[Extract to read]
....................
The noble Baroness, Lady Smith of Basildon, made a strong case of complaint, illustrated by my noble friend Lord Tyler, that this House made its view clear that very careful consideration of the implications of the Government’s proposals should be done in a Joint Committee. There are implications for the wider constitution, but there are implications for this House as well. We have heard quite a bit of bluster in the press this week about how mandates should be respected and the apocalyptic consequences if they are not. This House gave the Leader quite a considerable mandate in a majority of 181, and it is disappointing that a Joint Committee will not be considering this, which I will return to in a moment.

Equally to be reflected upon is a good article published during the summer, on 21 August, by Professor Adam Tomkins, who will be known to some noble Lords. He based the article on evidence he submitted to the Commons Procedure Committee. He said that:

“On one level the Government are right that their proposed Standing Orders are ‘a relatively modest step’ … But even relatively modest steps can have profound consequences—the ripple effect of these proposed Standing Orders may be significant, and may not yet be fully understood”.

I agree. He went on to refer to the potential consequences for the Select Committees of Parliament which cover areas of jurisdiction that apply only to England or to England and Wales, such as health, education and so on. Adam Tomkins’s views should be taken into very careful consideration because he was the Conservative nomination for the Smith commission and he is the constitutional adviser to the Secretary of State for Scotland. This is not simply our Benches saying that we need to consider it carefully. He went on to say in his article that:

“If the Government want their ‘relatively modest proposal’ to stand the test of time, they would be well advised to proceed with less haste and more care”.

I agree with him entirely. It is therefore reasonable for us to argue the case for more care and less haste.

I say with respect to the Leader of the House that these are not proposals which should be, as she put it in her opening remarks, tested in real time. This is not a software program; it is the British constitution. We should not be creating a beta form of Parliament where we only see it operate in real time. As I will comment on later, the legal consequences should also give the Government pause for thought.
....................
[Data lines]
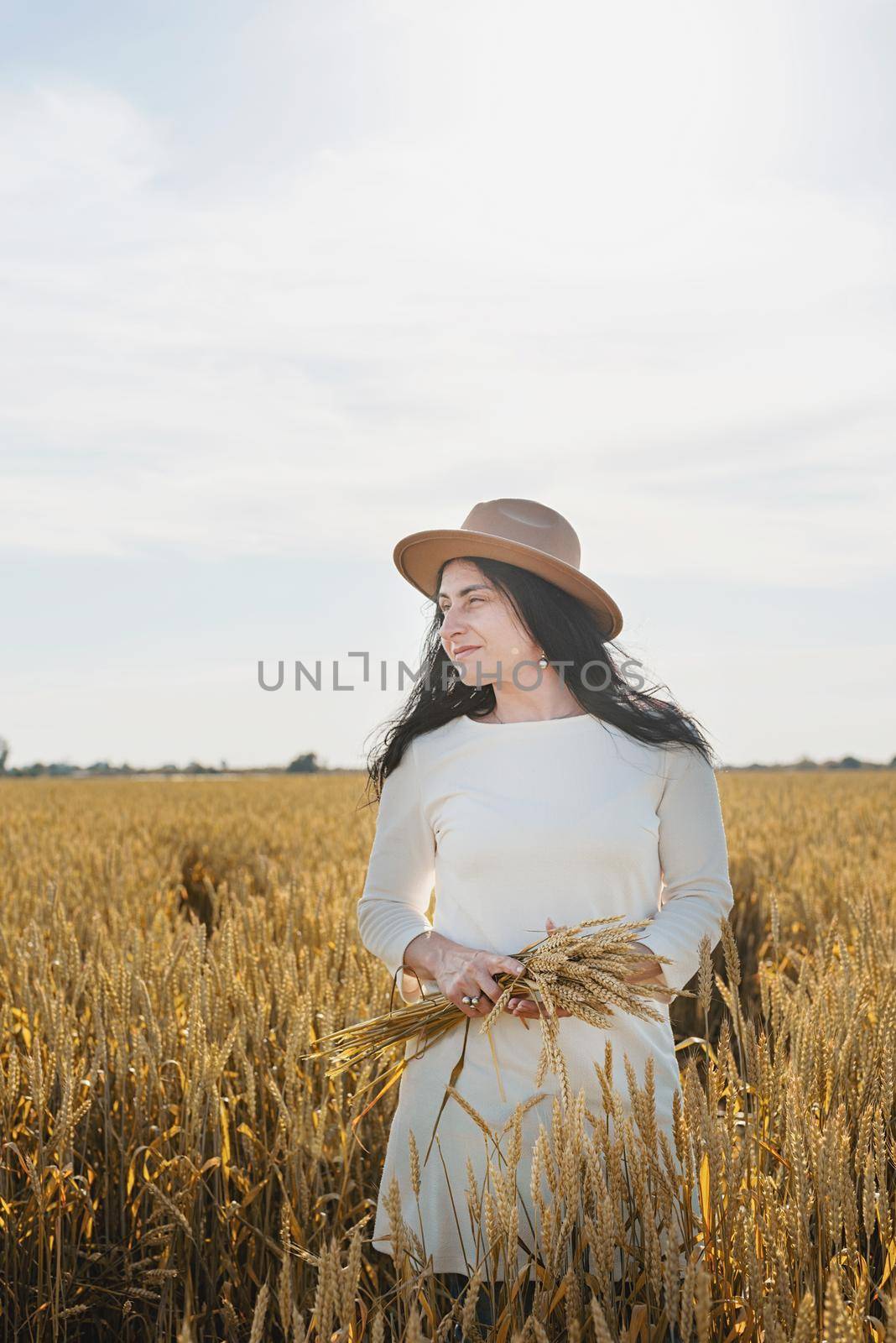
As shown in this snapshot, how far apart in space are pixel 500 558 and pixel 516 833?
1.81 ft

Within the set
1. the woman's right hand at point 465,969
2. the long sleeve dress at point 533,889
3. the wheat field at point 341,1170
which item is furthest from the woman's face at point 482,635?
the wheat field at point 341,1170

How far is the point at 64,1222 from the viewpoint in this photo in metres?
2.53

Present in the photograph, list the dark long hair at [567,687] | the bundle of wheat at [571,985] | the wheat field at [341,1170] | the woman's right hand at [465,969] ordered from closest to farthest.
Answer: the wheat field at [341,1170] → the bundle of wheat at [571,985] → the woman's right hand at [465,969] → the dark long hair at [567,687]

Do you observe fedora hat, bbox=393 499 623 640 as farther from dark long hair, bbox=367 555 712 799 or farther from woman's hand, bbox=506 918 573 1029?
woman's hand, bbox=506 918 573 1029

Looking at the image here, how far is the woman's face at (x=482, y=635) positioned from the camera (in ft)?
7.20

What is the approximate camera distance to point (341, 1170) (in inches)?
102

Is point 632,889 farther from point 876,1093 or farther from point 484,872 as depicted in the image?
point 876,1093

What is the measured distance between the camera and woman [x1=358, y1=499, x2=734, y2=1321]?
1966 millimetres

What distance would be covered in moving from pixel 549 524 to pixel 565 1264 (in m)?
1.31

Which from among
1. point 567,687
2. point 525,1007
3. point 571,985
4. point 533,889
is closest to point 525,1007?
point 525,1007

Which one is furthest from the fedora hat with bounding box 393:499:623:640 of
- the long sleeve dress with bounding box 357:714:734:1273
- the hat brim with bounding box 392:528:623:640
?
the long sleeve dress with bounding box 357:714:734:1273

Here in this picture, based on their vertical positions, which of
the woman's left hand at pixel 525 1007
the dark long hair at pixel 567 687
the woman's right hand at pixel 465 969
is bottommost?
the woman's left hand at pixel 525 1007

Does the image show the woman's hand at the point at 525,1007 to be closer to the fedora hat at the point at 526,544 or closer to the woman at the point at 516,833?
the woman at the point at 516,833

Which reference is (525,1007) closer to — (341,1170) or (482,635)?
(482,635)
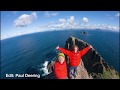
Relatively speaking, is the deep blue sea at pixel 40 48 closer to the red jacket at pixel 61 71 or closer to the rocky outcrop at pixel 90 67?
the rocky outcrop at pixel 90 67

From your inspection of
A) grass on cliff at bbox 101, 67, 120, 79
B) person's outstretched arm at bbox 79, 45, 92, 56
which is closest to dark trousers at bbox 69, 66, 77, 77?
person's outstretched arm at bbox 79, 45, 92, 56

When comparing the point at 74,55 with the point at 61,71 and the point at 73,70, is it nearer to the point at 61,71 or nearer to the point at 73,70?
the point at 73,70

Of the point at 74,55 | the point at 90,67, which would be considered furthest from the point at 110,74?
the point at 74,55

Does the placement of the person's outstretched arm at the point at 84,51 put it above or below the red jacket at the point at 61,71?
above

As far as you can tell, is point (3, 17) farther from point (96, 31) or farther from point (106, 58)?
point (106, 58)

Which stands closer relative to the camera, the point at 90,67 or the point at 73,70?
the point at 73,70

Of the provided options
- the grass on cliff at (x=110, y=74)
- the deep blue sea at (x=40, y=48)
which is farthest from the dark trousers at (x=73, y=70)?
....................
From the speech on the Government's proposed Standing Orders, write out the passage between "I say with respect" and "pause for thought.", inclusive, word for word. The listing comes from a separate source and has no connection to the speech.

I say with respect to the Leader of the House that these are not proposals which should be, as she put it in her opening remarks, tested in real time. This is not a software program; it is the British constitution. We should not be creating a beta form of Parliament where we only see it operate in real time. As I will comment on later, the legal consequences should also give the Government pause for thought.